На третьей версте, у часовни, форейтор взял влево на проселок, и кучер крикнул на него за то, что так круто поворотил, что коренных толкнуло дышлом; и коляска покатилась почти всю дорогу под гору. Не доезжая дома, форейтор оглянулся на кучера и что-то указал, кучер оглянулся на лакея и указал. И все они поглядывали в одну сторону.
— Что вы смотрите? — спросил Иван Петрович.
— Гуси, — сказал Михайло.
— Где?
Как ни щурился, он ничего не видел.
— Да вот они. Вон лес, а там тучка, так в промежку извольте смотреть.
Иван Петрович ничего не видел.
— Да уж пора. Нынче, как бишь… неделю не доездят до Благовещения.
— Так точно.
— Ну, пошел!
У ложка Мишка слез с запяток и ощупал дорогу, опять влез, и коляска благополучно въехала на плотину пруда в саду, поднялась по аллее, проехала погреб, прачешную, с которой капала вода по всем швам и ловко подкатила и стала у крыльца. Со двора только что отъезжала бричка Чернышевых. Из дома тотчас же выскочили люди: мрачный старик Данилыч с бакенбардами, Николай, брат Михайлы, и мальчик Павлушка, и за ними девочка с черными большими глазами и красными, голыми выше локтя, руками и такою же голой шеей.
— Марья Ивановна, Марья Ивановна! Куда вы? Вот мамашу обеспокоите. Успеете… — говорил сзади голос толстой Катерины.
Но девочка не слушала и, как ожидал отец, схватила его за руку и, глядя на него особенным взглядом:
— Ну, что, причастился, папенька? — точно со страхом спросила она.
— Причастился. Ты точно боялась, что я такой грешник, что мне не дадут причастия.

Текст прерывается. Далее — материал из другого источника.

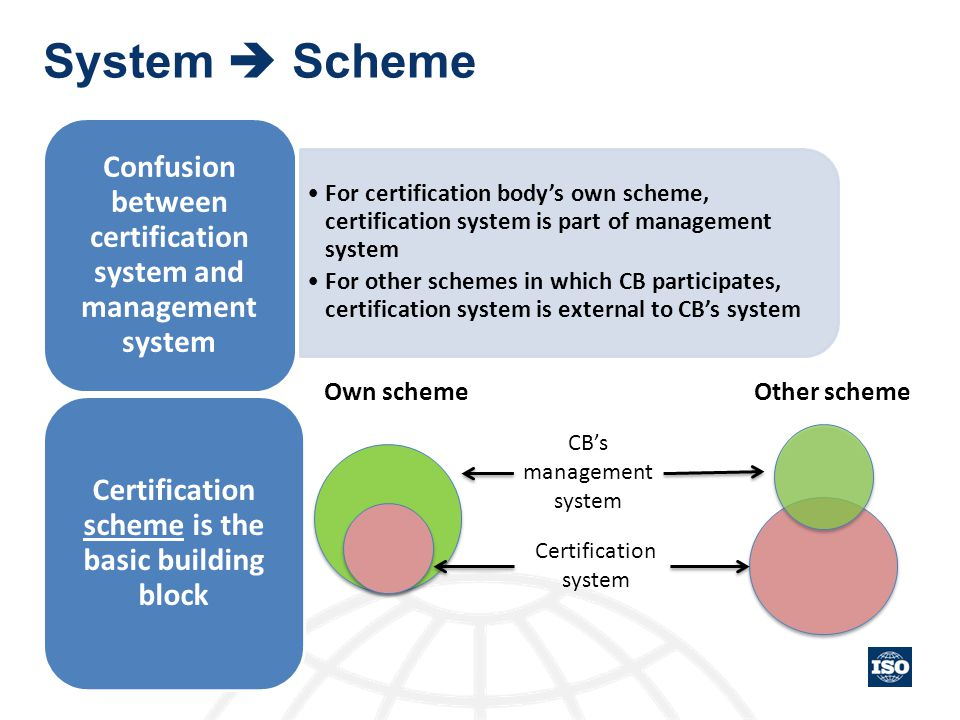 System  Scheme For certification body's own scheme, certification system is part of management system For other schemes in which CB participates, cer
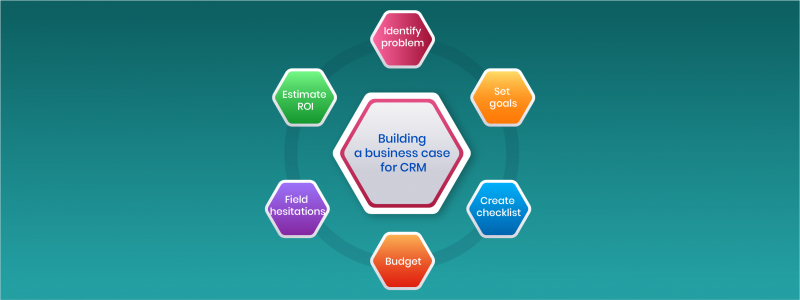 Building-CRM-business-case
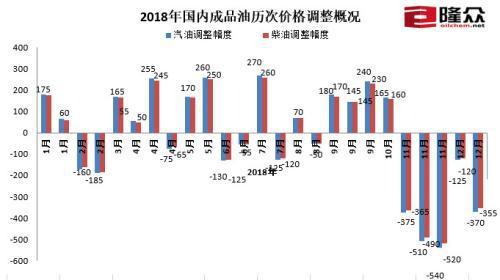 2018年国内成品油历次价格调整概况。来源:隆众资讯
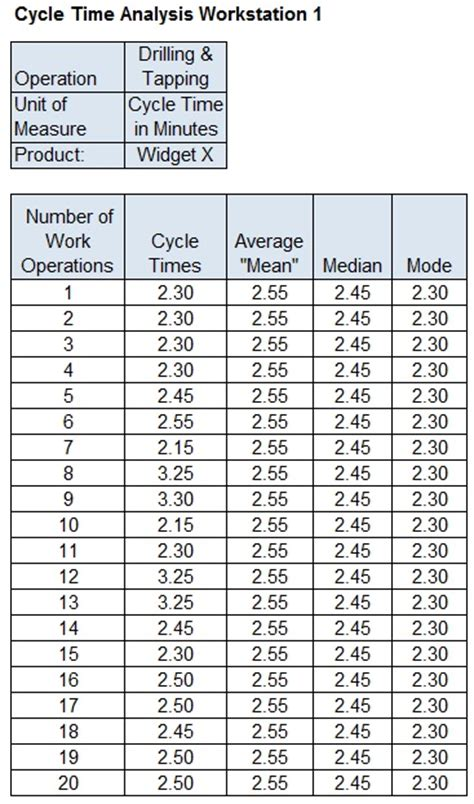 Small Manufacturer S Sle Excel Sheet For Cycle Time Analysis Driveyoursucce Cycle Time Excel Template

Девочка, видимо, огорчилась шуткой отца в такую торжественную минуту. Она вздохнула и, идя за ним, держала его руку и целовала.
— Кто это приехал?
— Это молодой Чернышев. Он в гостиной.
— Маменька встала? Что она?
— Маменьке нынче лучше. Она сейчас выйдет.
В проходной комнате Ивана Петровича встретили няня Евпраксея, приказчик Андрей Иль[ич] и землемер, живший, чтобы отвести землю. Все поздравляли Ивана Петровича. В гостиной сидели Луиза Карловна Тругони, десять лет друг дома, гувернантка-эмигрантка, и молодой человек, 16 лет, Чернышев с гувернёром-французом.